_TAREFAS DO EXERCÍCIO_
1. De acordo com o texto sobre a obrigação de ser feliz, o que temos confundido?
2. Prolongue o texto sobre a obrigação de ser feliz, começando logo após a última frase apresentada.

_TRECHO DA PÁGINA_
○ ○ ○ ○ ○
A obrigação de ser feliz nos sufoca. O quente é ser alegre: barulhento na
criação de efeitos especiais que nos dêem um pouquinho de felicidade. Sofrer e
morrer, definitivamente, não está nos planos. Ninguém sofre mais do que um milésimo de segundo, quando muito. E qualquer
indivíduo lúcido dirá que isso é o certo. Descartamos sujeitos e objetos com a
mesma competência. Temos confundido a afirmação
da vida com a denegação da dor, tão necessária – quanto a alegria – à nossa
presença no mundo: à intensidade dos sentidos – das diversas pontas da estrela;
dos muitos arcos que a íris do olho de Deus estampa. Afinal, matamos mesmo o
Todo Poderoso, ou recalcadamente pulverizamos (fragmentamos) sua presença nas
inúmeras bugigangas-próteses que enchem nossos lugares do afeto e têm produzido
mais poluição (trava no movimento) do
que consolo?
○ ○ ○ ○ ○
_ENTRADAS FORNECIDAS_
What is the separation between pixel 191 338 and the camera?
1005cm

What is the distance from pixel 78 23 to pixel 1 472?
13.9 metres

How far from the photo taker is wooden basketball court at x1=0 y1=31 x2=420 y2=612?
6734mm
○ ○ ○ ○ ○
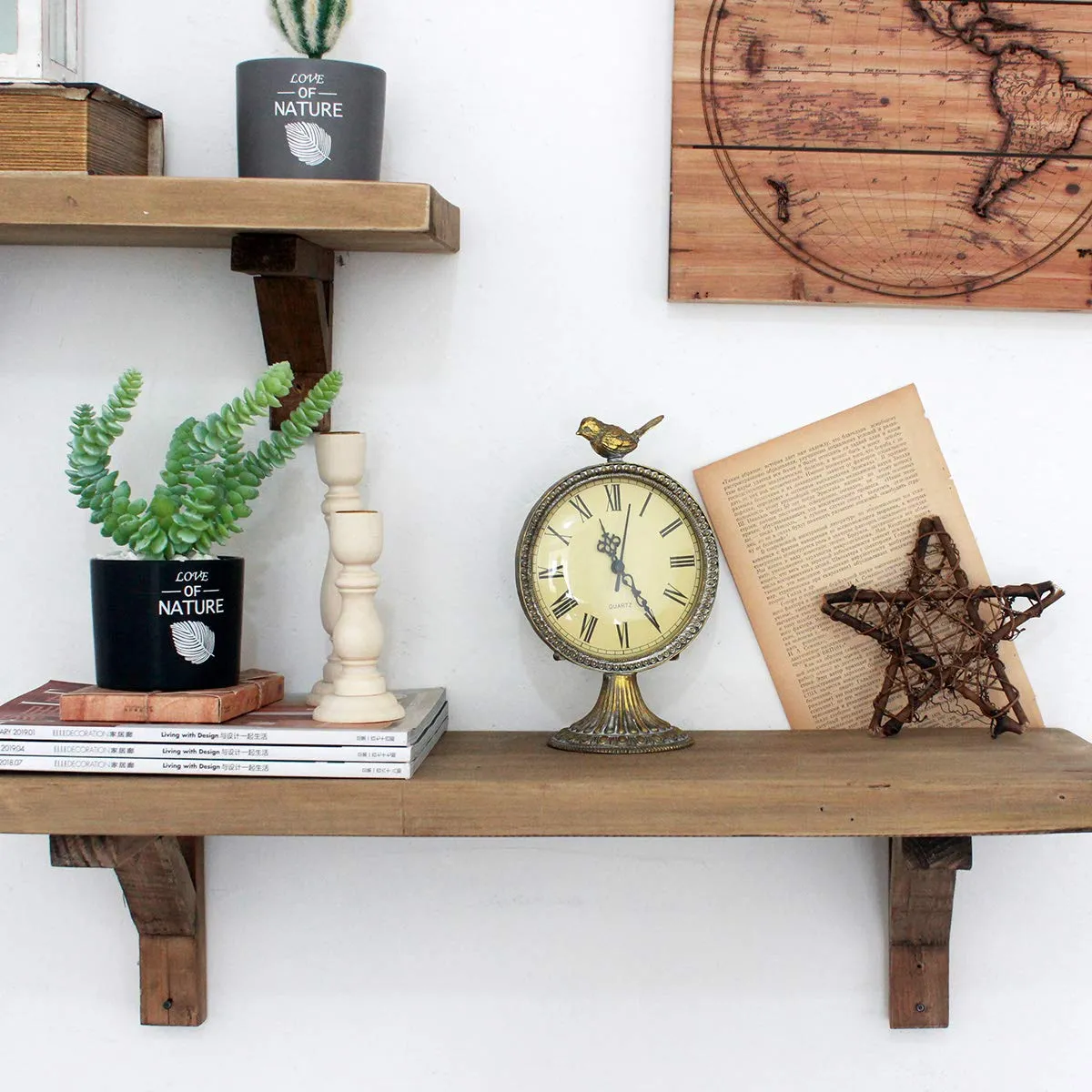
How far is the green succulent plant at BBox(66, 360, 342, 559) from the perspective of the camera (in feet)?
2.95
○ ○ ○ ○ ○
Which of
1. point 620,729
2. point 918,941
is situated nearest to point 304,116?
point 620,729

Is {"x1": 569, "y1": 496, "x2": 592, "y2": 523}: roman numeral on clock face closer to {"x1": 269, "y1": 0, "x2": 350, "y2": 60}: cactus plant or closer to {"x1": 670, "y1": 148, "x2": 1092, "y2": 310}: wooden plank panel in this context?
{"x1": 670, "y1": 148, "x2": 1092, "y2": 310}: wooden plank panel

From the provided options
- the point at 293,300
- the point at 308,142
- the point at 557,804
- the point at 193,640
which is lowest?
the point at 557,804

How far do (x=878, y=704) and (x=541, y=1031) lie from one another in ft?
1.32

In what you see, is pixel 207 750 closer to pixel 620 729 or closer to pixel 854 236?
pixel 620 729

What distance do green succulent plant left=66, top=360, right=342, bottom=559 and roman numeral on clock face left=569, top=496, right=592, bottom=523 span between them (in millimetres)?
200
○ ○ ○ ○ ○
_RESPOSTAS POR TAREFA_
1. Temos confundido a afirmação da vida com a denegação da dor.

2.
A intervenção estética de Elineide Alcântara complexifica
a pergunta ao investir na fotografia nublada do incapturável, da fissura no ponto
luminoso que nos (In)utiliza à vida. Cartografando os paliativos físicos –
externos ao indivíduo – criados para dar sentido e vida em abundância, Elineide
registra, em imagens e palavras, os penduricalhos, balangandãs (orteses) nossos
de cada dia; pinça o comum, o simples, o excesso de absurdos, de espantos. De
dentro da bolha ímpar que cada imagem e poema guardados em I(nu)tensílios representa há uma voz que sublinha o desnivelamento
entre a vida que desejamos, nós (leitores: viventes) e a que temos vivido.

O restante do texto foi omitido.